Segment Open

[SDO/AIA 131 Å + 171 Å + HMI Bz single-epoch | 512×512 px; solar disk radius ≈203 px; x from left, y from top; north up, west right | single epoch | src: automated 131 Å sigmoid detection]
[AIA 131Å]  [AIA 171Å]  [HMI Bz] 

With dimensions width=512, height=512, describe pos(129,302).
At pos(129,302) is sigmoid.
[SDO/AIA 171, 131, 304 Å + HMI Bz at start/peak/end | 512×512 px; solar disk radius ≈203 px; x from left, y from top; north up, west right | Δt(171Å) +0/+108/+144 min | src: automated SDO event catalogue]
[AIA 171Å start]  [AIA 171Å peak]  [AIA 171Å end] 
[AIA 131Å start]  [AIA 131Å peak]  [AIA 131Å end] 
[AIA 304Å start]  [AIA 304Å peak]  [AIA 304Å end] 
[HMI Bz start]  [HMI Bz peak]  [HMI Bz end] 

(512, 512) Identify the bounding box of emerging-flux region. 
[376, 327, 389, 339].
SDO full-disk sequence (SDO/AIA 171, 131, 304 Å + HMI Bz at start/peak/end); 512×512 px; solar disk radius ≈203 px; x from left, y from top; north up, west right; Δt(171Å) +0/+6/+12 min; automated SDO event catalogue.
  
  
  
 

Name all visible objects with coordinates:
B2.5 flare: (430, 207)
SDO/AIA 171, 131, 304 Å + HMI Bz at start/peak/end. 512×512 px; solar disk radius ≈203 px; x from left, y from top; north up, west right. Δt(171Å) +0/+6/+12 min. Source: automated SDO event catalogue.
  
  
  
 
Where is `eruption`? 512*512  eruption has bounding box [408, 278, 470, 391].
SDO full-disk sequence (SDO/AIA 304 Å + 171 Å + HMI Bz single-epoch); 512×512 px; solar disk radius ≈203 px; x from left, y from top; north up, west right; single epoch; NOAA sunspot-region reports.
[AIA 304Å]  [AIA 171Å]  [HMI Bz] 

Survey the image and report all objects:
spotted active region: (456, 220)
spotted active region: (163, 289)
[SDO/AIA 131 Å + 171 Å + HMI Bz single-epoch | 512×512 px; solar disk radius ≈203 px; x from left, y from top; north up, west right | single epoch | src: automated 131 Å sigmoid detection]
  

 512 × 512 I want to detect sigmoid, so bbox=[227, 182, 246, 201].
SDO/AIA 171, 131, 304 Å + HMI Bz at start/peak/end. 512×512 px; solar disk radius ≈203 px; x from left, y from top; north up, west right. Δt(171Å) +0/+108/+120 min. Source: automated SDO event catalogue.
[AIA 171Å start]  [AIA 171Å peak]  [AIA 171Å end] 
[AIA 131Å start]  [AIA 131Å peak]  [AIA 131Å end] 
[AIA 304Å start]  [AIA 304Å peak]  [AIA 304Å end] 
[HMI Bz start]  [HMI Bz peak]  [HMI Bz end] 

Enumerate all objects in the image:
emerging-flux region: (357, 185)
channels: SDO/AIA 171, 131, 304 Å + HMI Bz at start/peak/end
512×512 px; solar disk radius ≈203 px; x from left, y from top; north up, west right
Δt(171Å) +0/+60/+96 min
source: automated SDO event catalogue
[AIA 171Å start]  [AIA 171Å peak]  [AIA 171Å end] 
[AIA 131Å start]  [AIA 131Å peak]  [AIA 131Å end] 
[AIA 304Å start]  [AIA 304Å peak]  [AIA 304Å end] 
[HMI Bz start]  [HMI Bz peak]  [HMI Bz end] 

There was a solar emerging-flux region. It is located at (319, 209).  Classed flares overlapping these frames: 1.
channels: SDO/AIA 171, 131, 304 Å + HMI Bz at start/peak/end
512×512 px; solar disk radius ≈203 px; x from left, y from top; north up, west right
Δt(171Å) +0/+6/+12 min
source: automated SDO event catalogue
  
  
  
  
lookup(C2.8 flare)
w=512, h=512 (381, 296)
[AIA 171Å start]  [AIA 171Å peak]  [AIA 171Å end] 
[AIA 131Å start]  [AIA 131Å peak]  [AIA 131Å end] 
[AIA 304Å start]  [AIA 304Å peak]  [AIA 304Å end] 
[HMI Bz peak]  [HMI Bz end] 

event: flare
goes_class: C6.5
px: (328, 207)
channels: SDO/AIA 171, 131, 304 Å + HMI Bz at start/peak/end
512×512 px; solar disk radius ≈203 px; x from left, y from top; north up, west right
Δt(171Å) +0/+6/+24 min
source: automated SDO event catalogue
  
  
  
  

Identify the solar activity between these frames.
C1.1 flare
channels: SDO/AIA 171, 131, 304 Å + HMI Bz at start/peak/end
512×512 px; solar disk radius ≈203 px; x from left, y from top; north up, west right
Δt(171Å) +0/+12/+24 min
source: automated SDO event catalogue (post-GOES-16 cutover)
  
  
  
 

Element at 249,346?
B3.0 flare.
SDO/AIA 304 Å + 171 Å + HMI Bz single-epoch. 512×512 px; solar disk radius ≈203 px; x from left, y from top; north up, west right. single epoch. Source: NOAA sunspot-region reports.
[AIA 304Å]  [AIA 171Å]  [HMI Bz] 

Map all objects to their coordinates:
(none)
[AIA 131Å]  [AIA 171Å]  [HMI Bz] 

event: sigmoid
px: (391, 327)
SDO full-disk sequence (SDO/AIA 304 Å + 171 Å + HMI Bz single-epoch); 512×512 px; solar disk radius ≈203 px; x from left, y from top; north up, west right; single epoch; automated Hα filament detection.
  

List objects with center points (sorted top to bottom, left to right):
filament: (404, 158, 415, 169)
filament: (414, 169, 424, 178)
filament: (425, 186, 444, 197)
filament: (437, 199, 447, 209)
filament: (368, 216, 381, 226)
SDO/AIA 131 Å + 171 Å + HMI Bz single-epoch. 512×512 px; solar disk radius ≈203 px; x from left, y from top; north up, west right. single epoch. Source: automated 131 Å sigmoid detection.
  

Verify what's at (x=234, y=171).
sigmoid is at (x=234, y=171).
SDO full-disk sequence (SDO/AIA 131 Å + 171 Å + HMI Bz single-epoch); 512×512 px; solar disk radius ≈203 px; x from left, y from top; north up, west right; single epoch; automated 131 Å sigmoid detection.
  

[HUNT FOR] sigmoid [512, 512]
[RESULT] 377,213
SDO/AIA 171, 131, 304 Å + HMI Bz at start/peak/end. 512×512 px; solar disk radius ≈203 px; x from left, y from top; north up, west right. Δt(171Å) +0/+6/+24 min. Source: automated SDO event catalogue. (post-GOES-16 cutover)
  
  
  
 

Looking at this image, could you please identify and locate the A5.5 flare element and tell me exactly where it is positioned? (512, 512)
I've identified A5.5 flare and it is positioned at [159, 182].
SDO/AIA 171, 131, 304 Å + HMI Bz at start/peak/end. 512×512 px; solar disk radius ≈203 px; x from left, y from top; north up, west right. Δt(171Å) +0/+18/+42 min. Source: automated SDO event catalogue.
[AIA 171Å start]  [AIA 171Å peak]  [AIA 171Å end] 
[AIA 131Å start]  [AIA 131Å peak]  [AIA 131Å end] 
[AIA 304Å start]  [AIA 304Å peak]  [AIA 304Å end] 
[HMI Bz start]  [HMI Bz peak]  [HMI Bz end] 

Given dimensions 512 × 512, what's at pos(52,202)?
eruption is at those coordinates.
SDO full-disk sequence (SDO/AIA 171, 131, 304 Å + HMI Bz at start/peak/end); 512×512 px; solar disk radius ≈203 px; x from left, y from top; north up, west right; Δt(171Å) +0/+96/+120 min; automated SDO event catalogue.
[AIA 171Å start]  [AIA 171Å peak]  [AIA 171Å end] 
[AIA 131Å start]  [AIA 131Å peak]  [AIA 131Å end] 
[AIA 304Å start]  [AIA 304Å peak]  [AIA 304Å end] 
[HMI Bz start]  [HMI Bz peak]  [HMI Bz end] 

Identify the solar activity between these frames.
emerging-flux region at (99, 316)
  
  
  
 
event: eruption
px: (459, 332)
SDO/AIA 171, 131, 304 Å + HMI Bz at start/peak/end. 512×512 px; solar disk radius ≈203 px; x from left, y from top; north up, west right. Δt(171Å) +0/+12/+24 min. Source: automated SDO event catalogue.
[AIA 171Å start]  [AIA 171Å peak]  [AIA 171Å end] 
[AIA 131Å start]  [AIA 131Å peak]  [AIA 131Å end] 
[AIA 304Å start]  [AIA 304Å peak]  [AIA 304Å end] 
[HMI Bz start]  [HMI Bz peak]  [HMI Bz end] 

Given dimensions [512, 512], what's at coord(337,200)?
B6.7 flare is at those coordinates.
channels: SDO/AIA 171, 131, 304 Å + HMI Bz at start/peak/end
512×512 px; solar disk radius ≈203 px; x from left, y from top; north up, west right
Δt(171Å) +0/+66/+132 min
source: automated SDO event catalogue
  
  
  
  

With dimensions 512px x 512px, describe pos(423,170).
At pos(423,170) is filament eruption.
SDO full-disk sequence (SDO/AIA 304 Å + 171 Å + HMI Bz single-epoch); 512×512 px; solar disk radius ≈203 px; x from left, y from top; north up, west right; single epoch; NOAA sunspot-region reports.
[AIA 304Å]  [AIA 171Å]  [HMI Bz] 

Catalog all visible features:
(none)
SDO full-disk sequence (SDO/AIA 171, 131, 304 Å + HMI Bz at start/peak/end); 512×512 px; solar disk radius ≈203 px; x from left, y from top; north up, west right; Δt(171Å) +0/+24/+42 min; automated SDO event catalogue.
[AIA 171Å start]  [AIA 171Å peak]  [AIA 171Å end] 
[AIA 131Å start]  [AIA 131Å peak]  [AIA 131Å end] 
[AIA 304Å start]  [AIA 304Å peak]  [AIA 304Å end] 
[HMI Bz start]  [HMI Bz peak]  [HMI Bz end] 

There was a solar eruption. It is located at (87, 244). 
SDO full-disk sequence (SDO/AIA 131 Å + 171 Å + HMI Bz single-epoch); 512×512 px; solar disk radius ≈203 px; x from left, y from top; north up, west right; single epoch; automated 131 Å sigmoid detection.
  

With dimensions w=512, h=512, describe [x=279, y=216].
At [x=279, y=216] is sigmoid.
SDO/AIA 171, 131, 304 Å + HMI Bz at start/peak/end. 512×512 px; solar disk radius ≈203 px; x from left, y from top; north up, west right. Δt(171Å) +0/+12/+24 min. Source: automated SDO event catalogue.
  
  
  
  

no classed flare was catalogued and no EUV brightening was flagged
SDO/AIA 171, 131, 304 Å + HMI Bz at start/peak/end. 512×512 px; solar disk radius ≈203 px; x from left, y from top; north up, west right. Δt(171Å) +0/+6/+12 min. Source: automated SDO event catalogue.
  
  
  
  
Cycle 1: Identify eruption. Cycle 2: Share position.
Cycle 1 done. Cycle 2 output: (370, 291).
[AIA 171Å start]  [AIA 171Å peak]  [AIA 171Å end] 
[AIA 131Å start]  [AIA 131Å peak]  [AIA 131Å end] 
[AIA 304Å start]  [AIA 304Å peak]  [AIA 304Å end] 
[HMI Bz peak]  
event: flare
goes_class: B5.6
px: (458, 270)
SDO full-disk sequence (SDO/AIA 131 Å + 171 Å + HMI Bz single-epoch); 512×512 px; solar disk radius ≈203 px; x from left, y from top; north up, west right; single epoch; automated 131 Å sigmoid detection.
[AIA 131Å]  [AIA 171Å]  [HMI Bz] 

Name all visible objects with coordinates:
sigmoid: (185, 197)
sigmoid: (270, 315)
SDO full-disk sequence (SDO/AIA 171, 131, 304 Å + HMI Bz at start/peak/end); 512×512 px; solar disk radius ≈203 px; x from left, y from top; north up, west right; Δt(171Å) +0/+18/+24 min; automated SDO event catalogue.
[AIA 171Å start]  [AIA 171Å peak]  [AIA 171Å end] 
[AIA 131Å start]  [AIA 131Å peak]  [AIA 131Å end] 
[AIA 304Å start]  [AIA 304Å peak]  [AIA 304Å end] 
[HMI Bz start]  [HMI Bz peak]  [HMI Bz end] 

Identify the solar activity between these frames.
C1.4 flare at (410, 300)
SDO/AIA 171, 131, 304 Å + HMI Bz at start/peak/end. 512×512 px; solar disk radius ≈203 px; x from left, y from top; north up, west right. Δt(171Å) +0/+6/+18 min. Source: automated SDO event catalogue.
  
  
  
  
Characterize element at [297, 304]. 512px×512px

Segment Closed

## What is expected
Show a copy of each line from the records above in which the string "located" occurs.

## Response area
There was a solar emerging-flux region. It is located at (319, 209).  Classed flares overlapping these frames: 1.
There was a solar eruption. It is located at (87, 244). 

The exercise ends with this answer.